**Exercise set:**
• a. Write out the part of the passage on French state economic ventures starting with "That belief has" and going on through "a commercial fiasco.", keeping every word unchanged.
• b. Please continue the passage on French state economic ventures from the point where it stops.

**Provided passage:**
==================================================

In 2000, France's
Prime Minister Lionel Jospin, leader of the Socialist Party and a Trotskyite in
his youth, caused public outrage by acknowledging that, in the economic realm,
"the state cannot do everything." Everywhere else under the sun, such
an assertion would have been accepted as a mere statement of fact. Not in
France, however, where the population has been educated to believe that the
state can do more and better than the market.
That belief has
been at work for quite some time. It is worth recalling the case of the
Franco-British supersonic jet Concorde, sponsored and vaunted by General de
Gaulle in the 1960s as a flagship of French "grandeur." The Concorde
project took the form of an agreement, not between profit-seeking, autonomous
firms, but between the French and British governments. The plane took off in
1969, but it was never bought by airlines other than those of the two countries
concerned. It was a commercial fiasco.
In France,
state-piloted economic crashes are anything but negligible. In the 1980s,
French authorities decided to disburse taxpayers' money as way to help the
launching of Minitel, a supposed competitor to the U.S.-created Internet, as
well as the purchase of the domestically-produced computer TO7. Their fate?
Well, Minitel has become a museum piece, while TO7 lived only 2 years
(1982-1984) before ending up in garbage dumps.
Cue the state
involvement in the rescue of the ailing Credit Lyonnais in the 1990s. That
maneuver was worse than a fiasco, it was a scandal. High-risk loans and
criminal embezzlements, as well as compensation payments aimed at avoiding
legal suits, brought about losses that reached the equivalent of 20 billion
euros.
All these failures
should have led French authorities to realize that it is not for the state, but
for profit-seeking firms, to decide whether, and if so, how, a commercial niche
deserves to be exploited. The lesson, however, doesn't seem to have been
learned yet, as new fiascos are presently in the oven.
One of these
relates to state bans on research and development in Genetically Modified
Organisms (GMOs), nanotechnologies and shale-gas extraction. In these cases,
state involvement is not aimed at imposing a "made in France" product
- as was the case with Concorde, Minitel and TO7 - but at thwarting the
development of promising sectors.

==================================================

**Material provided:**
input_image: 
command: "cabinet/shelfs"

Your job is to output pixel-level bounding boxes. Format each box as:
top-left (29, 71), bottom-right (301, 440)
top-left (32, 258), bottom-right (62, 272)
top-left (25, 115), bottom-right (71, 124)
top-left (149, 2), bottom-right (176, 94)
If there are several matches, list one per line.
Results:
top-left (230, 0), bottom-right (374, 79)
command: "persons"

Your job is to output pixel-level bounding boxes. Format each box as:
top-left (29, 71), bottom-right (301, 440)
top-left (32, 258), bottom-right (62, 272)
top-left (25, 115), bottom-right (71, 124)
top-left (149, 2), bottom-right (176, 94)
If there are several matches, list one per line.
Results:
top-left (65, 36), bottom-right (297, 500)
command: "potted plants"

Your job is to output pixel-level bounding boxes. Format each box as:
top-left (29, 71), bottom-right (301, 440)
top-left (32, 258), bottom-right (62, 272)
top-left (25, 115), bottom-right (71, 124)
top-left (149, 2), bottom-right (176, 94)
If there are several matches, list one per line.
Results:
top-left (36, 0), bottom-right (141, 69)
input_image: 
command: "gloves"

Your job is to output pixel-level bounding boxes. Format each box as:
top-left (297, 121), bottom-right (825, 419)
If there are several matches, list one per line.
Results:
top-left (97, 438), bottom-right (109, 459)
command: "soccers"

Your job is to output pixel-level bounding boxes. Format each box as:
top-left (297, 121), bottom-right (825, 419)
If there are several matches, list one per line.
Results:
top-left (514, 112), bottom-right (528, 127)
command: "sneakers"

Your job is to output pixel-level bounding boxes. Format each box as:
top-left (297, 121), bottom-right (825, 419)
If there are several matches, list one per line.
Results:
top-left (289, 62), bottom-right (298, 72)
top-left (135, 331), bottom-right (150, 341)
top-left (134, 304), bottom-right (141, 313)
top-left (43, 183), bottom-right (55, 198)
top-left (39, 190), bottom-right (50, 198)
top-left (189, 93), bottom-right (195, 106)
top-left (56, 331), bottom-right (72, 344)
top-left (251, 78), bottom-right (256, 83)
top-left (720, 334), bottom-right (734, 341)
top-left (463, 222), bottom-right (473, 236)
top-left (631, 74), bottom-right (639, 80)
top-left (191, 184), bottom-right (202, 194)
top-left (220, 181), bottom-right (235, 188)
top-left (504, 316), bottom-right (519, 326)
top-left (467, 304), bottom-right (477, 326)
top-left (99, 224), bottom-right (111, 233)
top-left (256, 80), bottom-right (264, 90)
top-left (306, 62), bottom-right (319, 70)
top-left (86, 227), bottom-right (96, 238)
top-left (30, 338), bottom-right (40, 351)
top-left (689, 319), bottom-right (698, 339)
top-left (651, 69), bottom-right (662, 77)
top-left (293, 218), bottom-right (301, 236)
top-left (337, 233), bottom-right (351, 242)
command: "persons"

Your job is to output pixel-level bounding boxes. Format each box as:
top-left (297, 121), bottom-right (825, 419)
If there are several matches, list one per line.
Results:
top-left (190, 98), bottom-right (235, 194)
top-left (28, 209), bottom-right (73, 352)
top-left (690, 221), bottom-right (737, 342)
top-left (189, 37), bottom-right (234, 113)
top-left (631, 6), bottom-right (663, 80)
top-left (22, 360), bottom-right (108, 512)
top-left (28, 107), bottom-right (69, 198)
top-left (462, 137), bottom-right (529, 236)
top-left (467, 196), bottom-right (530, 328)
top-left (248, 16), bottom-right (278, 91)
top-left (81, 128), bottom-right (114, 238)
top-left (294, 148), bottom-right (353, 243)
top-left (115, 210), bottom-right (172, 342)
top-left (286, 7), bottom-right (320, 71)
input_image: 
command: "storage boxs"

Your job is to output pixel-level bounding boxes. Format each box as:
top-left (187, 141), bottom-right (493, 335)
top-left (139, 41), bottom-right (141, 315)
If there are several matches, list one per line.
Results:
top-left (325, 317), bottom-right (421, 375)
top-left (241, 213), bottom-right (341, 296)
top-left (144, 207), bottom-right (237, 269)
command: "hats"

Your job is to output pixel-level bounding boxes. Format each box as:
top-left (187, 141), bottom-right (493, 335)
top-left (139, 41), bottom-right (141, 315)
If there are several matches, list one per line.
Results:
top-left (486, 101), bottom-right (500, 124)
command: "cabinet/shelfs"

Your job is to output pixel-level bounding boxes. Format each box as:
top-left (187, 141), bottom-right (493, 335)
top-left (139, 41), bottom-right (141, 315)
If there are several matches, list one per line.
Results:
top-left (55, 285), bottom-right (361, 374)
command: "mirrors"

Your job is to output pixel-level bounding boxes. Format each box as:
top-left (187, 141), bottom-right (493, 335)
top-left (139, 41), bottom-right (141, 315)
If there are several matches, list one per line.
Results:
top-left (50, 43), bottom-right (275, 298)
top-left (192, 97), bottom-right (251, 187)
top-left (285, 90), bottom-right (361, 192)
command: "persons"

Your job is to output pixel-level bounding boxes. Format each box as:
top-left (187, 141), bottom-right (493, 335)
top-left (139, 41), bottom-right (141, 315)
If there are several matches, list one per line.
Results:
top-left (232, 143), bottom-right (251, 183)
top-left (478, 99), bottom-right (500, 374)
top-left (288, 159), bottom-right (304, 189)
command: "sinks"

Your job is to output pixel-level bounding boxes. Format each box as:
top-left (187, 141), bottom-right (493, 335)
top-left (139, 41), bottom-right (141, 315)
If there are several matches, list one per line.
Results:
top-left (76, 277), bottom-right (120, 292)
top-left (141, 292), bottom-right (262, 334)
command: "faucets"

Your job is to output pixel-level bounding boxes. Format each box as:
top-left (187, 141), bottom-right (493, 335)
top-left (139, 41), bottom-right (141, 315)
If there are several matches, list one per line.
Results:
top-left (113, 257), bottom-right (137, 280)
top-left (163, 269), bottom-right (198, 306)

==================================================

**Answer set:**
• a.
That belief has
been at work for quite some time. It is worth recalling the case of the
Franco-British supersonic jet Concorde, sponsored and vaunted by General de
Gaulle in the 1960s as a flagship of French "grandeur." The Concorde
project took the form of an agreement, not between profit-seeking, autonomous
firms, but between the French and British governments. The plane took off in
1969, but it was never bought by airlines other than those of the two countries
concerned. It was a commercial fiasco.

• b.
France is well
equipped, in terms of scientific expertise and resource endowments (shale gas),
to become one of the leading countries in all these endeavors. Yet
environmental groups have induced the country to prohibit activities in these
areas - even though the arguments advanced are far from being conclusive. By
caving in to those pressures, France is letting other countries take or keep
the lead in these fields. She
may regret it badly down the road.
Another upcoming
fiasco has to do with the newly established Public Investment Bank, charged
with granting financial assistance to French firms, notably medium and small
enterprises, that are finding it difficult to secure financing from banks and
capital markets. Had the French government ascertained objectively why the
market is reluctant to provide funding to those enterprises, it would have
discovered that the problem lies in the erosion of competitiveness of the
French industrial sector - an erosion that to a very large extent is the
state's own making: the smothering taxation imposed on French firms gravely
impairs the latter's ability to bring about productivity increases and quality
improvements. Hence the mistrust of the market.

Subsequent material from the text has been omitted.